Stiletto targets a single, modern toolchain — the .NET SDK pinned in global.json. Building and testing is just:
dotnet build Stiletto.slnx --configuration Release
dotnet test Stiletto.slnx --configuration Release
The Stiletto package (runtime plus source generator) is produced with:
dotnet pack src/Stiletto/Stiletto.csproj --configuration Release
Releases are automated with release-please. Conventional-commit history drives a release PR that bumps the version and updates the changelog; merging it tags the release and publishes the package to nuget.org via OIDC Trusted Publishing (no long-lived API-key secret). See CLAUDE.md for the commit conventions.

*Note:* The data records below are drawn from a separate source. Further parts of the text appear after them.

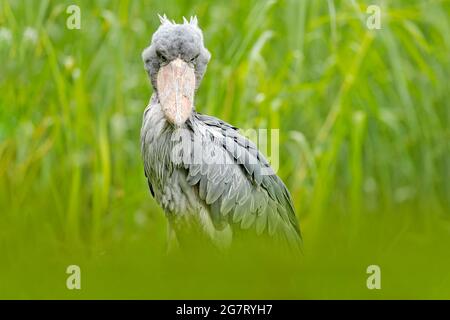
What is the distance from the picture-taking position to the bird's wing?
133 cm

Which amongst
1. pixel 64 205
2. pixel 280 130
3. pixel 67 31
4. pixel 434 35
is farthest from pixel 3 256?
pixel 434 35

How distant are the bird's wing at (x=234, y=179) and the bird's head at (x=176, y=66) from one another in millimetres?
56

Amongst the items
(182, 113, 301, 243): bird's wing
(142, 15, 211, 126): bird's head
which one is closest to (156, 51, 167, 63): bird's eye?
(142, 15, 211, 126): bird's head

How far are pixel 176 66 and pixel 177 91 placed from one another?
0.05m

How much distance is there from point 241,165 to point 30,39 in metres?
0.59

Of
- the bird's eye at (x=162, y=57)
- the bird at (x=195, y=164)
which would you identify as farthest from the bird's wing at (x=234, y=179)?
the bird's eye at (x=162, y=57)

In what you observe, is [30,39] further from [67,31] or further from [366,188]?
[366,188]

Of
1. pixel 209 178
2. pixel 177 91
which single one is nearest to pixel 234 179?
pixel 209 178

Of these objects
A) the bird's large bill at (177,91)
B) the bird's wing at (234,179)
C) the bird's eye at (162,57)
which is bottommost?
the bird's wing at (234,179)

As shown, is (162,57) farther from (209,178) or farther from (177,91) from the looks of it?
(209,178)

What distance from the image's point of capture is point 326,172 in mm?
1709

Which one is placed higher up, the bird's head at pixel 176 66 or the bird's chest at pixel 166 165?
the bird's head at pixel 176 66

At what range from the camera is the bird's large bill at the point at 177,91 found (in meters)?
1.26

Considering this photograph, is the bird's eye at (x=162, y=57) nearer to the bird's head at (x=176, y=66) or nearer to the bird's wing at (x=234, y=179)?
the bird's head at (x=176, y=66)
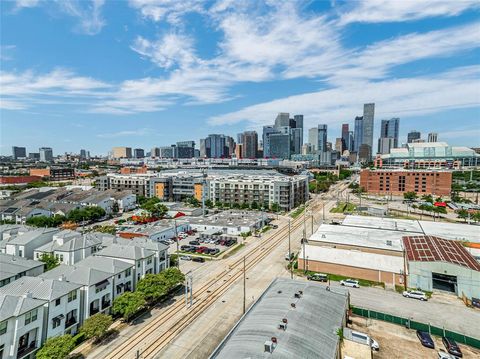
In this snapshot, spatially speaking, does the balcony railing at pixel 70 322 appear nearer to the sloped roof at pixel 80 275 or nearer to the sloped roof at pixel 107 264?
the sloped roof at pixel 80 275

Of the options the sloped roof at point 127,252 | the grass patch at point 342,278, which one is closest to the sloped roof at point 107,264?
the sloped roof at point 127,252

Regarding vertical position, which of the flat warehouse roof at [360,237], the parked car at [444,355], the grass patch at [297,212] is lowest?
the grass patch at [297,212]

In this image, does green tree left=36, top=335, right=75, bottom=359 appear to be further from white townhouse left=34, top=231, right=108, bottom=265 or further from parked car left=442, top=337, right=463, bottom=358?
parked car left=442, top=337, right=463, bottom=358

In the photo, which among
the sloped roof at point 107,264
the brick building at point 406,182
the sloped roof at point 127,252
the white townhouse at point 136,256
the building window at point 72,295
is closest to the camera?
the building window at point 72,295

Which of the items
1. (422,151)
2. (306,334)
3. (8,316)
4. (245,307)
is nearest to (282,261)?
(245,307)

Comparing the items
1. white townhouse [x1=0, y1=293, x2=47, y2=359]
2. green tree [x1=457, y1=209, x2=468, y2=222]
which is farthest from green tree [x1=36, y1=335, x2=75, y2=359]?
green tree [x1=457, y1=209, x2=468, y2=222]

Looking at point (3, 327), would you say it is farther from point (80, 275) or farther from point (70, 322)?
point (80, 275)

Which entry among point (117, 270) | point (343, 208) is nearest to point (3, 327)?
point (117, 270)

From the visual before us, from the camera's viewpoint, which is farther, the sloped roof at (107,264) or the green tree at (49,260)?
the green tree at (49,260)
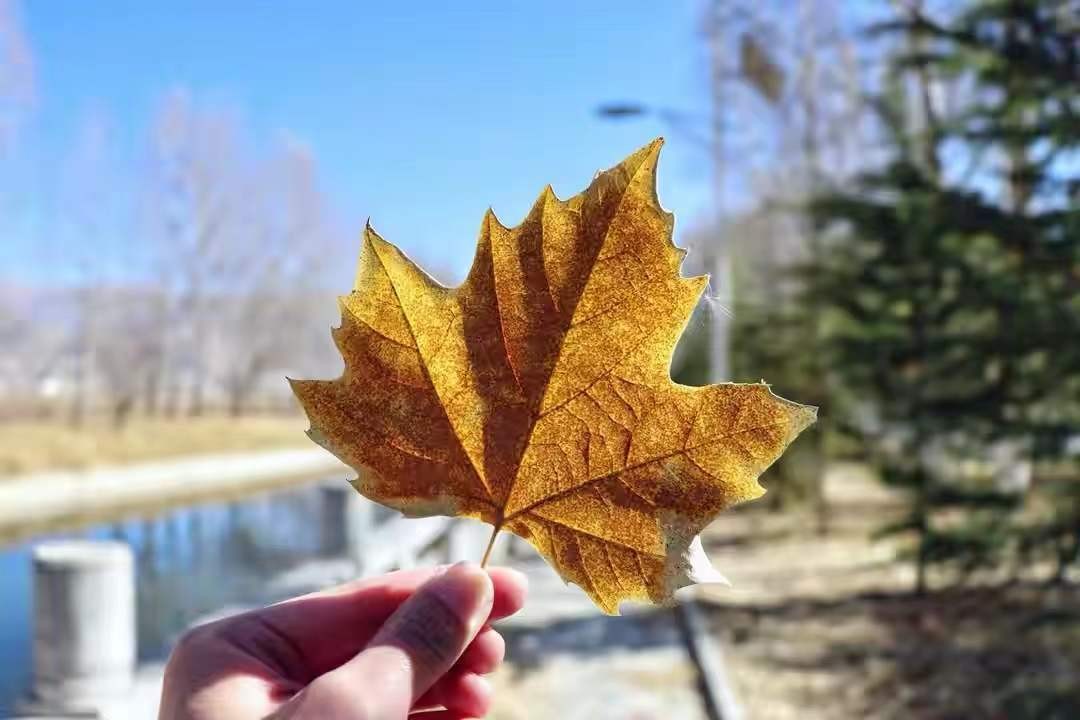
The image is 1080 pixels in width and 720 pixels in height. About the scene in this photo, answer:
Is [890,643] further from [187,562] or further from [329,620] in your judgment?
[187,562]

The test suite lives under test/ and runs with dotnet test:
Stiletto.Tests— the runtime library.Stiletto.Generator.Tests— snapshot tests for the source generator's output.Stiletto.Integration.Tests— end-to-end tests that compile and exercise generated bindings.
A NativeAOT smoke test (samples/Stiletto.AotSmokeTest) publishes with the reflection fallback disabled, verifying that the generator-only path trims and runs cleanly. CI runs it on every push.